Some medical experts are also concerned at the “one size fits all” approach, arguing that the TSH test does not take account of individual difference and that people like myself, who are on the borderline between having a normal and an underactive or overactive thyroid, should be at least considered for treatment.

“It is a crude test,” says Dr Mark Vanderpump, consultant endocrinologist at the Royal Free Hospital London, “one which does not take into account differences of height, gender or age. For example, what is a normal test result for a pregnant woman will differ from that of an elderly person.

“In the current medical climate, there is greater demand for people to be treated using an algorithm set by computers, without doctors looking at the patient holistically, case by case,” he says.

Dr Vanderpump has campaigned for a national screening programme to be considered for all women aged 30, to establish what a “normal” level of TSH is for them, before they hit the age at which thyroid problems tend to begin.

But in a report published in February last year, Public Health England (PHE) announced that a screening programme was not possible, and admitted that “what constitutes a normal TSH level is still a matter of debate”, and that there was a “lack of consensus” about which patients should receive treatment.

“One of the key issues with screening for thyroid disease is that there is no nationally agreed standard for what is a ‘normal’ thyroid range,” says Lucy Boxall of PHE.

Even when people do get treatment, the level of care is not satisfactory, according to Dr Vanderpump.

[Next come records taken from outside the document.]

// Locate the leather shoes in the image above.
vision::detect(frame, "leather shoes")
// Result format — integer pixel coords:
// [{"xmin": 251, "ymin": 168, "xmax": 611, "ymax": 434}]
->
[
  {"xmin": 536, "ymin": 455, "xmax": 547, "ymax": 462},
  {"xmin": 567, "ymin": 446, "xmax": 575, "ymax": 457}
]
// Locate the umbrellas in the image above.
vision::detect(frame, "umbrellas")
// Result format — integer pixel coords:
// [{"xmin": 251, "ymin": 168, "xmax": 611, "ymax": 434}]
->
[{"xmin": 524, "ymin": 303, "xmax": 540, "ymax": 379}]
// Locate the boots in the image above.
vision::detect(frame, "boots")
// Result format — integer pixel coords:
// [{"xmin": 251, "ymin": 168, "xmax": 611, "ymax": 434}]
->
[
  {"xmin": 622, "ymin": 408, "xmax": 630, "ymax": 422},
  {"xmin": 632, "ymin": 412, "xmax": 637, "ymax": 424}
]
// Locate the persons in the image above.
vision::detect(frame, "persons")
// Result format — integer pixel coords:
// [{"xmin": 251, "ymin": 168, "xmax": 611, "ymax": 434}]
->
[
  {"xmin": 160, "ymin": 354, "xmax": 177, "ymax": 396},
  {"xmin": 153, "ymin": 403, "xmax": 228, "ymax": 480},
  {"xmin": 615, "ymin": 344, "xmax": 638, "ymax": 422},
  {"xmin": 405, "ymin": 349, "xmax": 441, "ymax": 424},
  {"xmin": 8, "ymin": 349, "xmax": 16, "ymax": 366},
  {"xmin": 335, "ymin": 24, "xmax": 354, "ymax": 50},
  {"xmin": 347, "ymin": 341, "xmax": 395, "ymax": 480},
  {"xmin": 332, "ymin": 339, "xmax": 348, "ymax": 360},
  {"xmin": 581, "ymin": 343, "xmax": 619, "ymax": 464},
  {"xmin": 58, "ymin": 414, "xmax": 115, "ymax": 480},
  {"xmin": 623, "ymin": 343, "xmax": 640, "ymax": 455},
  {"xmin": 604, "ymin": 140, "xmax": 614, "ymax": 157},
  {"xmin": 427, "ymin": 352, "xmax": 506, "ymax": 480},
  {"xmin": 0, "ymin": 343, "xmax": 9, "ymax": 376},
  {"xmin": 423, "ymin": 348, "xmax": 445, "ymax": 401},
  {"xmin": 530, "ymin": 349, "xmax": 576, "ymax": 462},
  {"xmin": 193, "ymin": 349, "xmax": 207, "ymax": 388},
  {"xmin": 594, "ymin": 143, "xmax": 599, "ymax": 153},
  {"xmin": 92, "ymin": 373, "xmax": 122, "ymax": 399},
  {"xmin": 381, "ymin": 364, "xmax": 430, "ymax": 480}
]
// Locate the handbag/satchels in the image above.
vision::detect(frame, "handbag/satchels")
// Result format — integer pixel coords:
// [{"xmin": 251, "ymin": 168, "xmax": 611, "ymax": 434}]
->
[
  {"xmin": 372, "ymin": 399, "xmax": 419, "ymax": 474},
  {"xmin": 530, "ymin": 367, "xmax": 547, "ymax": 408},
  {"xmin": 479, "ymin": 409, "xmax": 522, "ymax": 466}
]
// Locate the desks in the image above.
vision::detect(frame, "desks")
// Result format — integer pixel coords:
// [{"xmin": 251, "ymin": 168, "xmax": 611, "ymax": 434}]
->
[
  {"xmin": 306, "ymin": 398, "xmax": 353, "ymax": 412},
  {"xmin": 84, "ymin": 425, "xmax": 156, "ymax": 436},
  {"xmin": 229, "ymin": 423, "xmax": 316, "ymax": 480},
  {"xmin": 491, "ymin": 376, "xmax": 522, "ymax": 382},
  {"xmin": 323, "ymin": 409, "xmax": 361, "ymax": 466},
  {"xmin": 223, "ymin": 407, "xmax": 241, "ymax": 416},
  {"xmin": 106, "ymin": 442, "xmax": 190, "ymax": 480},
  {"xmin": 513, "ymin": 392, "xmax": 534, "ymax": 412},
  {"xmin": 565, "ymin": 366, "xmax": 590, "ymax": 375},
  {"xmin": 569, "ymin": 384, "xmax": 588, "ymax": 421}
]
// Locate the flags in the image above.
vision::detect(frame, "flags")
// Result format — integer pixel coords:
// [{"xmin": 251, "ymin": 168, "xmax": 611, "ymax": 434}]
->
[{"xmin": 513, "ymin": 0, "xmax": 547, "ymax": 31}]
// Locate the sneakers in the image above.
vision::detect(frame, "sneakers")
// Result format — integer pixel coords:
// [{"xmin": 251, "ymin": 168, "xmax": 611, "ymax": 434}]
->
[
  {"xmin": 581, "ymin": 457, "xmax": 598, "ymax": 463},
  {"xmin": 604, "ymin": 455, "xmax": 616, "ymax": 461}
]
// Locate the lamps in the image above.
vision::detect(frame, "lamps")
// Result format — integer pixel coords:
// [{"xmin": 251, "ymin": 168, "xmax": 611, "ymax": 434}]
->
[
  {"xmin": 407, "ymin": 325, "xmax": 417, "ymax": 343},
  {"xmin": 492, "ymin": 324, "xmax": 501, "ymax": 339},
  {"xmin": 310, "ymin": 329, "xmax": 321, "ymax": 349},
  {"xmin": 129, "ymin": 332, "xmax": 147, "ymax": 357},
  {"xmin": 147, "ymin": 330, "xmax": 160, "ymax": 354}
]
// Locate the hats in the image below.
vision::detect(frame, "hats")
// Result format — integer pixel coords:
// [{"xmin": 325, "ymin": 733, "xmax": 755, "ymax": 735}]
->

For example, about one million people in Britain take levothyroxine for underactive thyroid, but he says they may be on the same dose of medication for 20 or 30 years, even though changes in their hormone levels mean that their treatment should be reviewed.

As for me, I am now weaker, fatter and more forgetful than my own mother, aged 70. I am also worried about developing osteoporosis and heart disease, both risks for older women with overactive thyroid.

But this isn’t just about me. My daughter, aged 13, is now being tested for thyroid problems after developing heart palpitations and digestive problems. So far, her TSH has been classified as within the “normal” range. I worry that she too may end up having surgery for eye problems.

My hope is that for the future, people with suspected thyroid problems will be diagnosed as individuals rather than as numbers on a printout – and swiftly treated, if necessary, rather than being left to try and cope.